La réforme du C.E.P.E., 1er janvier 1938

Freinet rappelle les propositions du mouvement pour un accès au second degré pour tous ceux qui ont suivi l’enseignement du premier degré. Le second degré deviendrait ainsi la suite naturelle du premier degré. 

Et améliorer cet examen pour éviter le bachotage et le bourrage de crâne.  

 

Le Conseil supérieur et le ministre devant se prononcer à ce sujet au cours des premiers mois de 1938, les diverses associations et personnalités s'agitent et présentent des suggestions.

Le rapport que nous avons établi en commun avec le Groupe du Nord et le Groupe Français a été un des éléments les plus sérieux qui a été en bien des ras la base de toutes discussions. Nous avons fait certainement, en l’occurrence, besogne utile et profitable.
Trois tendances se font jour actuellement :
1) Les secondaires, en général partisans d’une culture qui pour être la culture doit, selon l’avis de M. Piéron lui-même, commencer très tôt, sont opposés à un certificat d’études unique donnant accès au secondaire, parce que cet examen ne pourrait pas, pratiquement, intervenir avant la 12e année. On préconise alors soit un examen spécial (c’est ce qui existait), soit un C.E.P.E. en deux parties, l’une très tôt, donnant accès au secondaire, l’autre à la fin de la scolarité, comme fin d’études.
Le mal serait, à notre avis, doublement aggravé.
2)  Il existe dans l'enseignement primaire même un courant créé par les fabricants de certificats d'études en série, et pour lesquels il ne saurait exister de travail effectif et d’éducation qu’en fonction de cet examen. On propose alors dans ces cercles de reporter le C.E.P.E. à la fin de la scolarité.

TRAVAIL DEMANDÉ -
Recopiez le passage du texte sur la réforme du C.E.P.E. qui s'ouvre sur les mots contenant « Freinet rappelle les » et se ferme sur « utile et profitable. », en y mettant « gouvernement » à la place de « ministre ».

Brèves légendes du web -
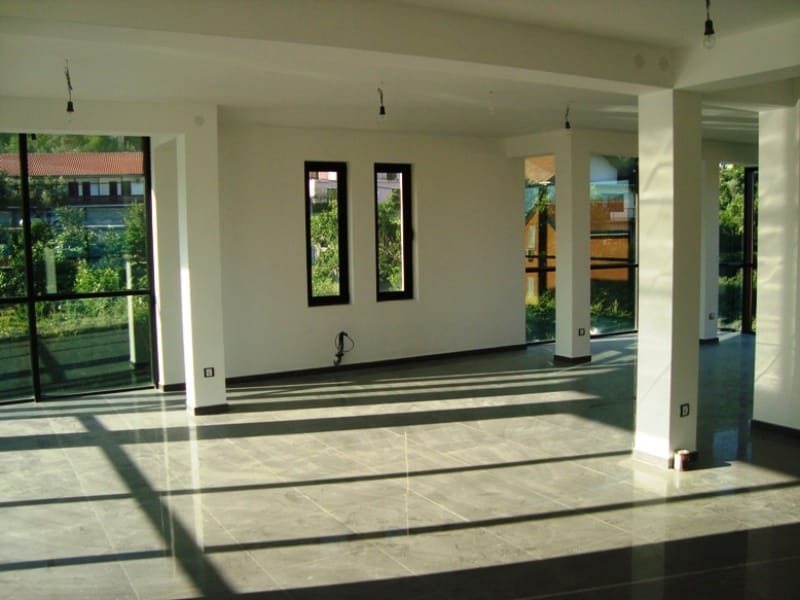 Spacious commercial space in Baošići, Montenegro: a bright living room with panoramic windows and tiled flooring.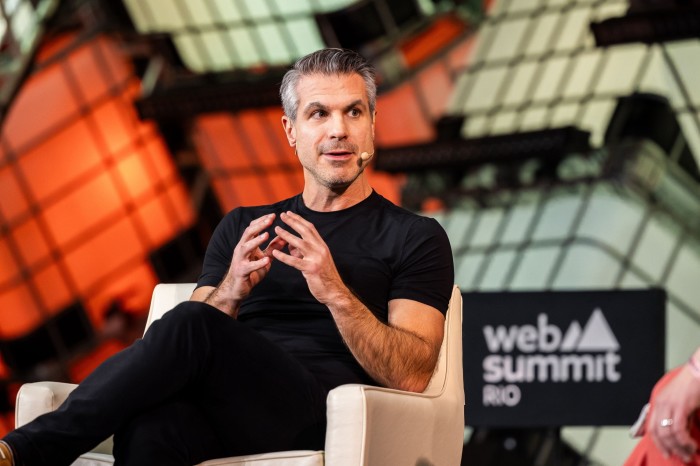 A man in black overalls on a sofa on a stage talking to someone to his left. Behind him is a sign that says ‘Web Summit Rio’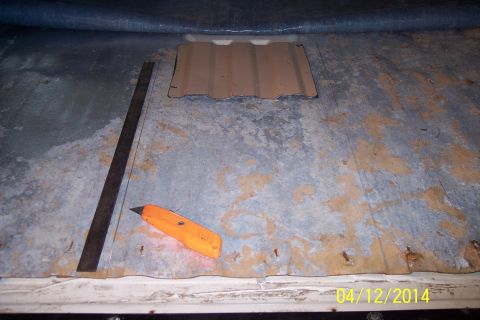 1990 Ford Bronco - A utility knife and ruler are positioned on a vehicle's interior floor, ready to cut an access panel.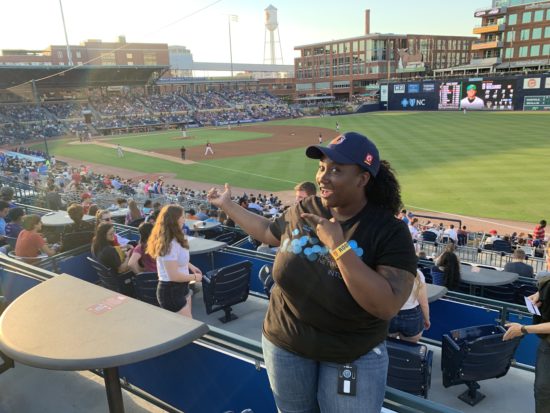 Leigh is showing some of her arm tattoo in a Cisco shirt while at a Durham Bulls baseball game.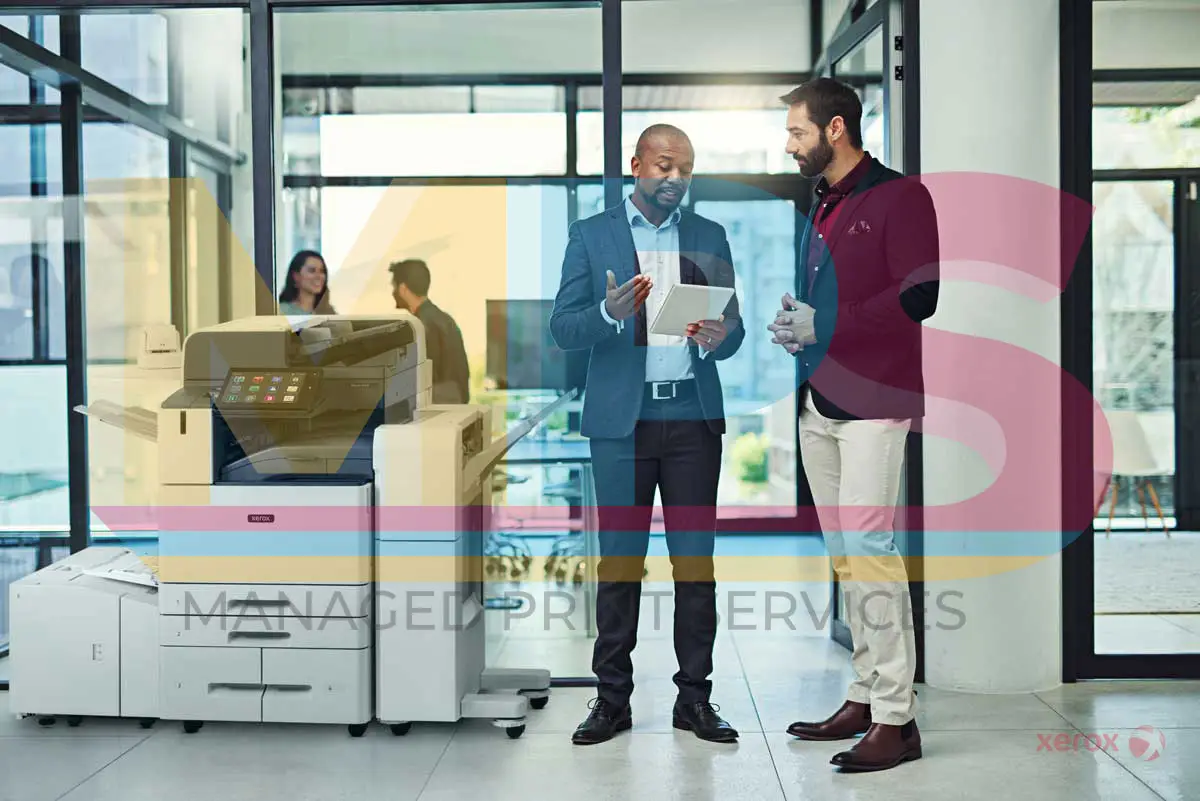 Xerox Lifestyle Photo of two professionals discussing Managed Print Services in a modern office setting, featuring a Xerox multifunction printer in the foreground.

CORRIGÉ -
Freinet rappelle les propositions du mouvement pour un accès au second degré pour tous ceux qui ont suivi l’enseignement du premier degré. Le second degré deviendrait ainsi la suite naturelle du premier degré. 

Et améliorer cet examen pour éviter le bachotage et le bourrage de crâne.  

 

Le Conseil supérieur et le gouvernement devant se prononcer à ce sujet au cours des premiers mois de 1938, les diverses associations et personnalités s'agitent et présentent des suggestions.

Le rapport que nous avons établi en commun avec le Groupe du Nord et le Groupe Français a été un des éléments les plus sérieux qui a été en bien des ras la base de toutes discussions. Nous avons fait certainement, en l’occurrence, besogne utile et profitable.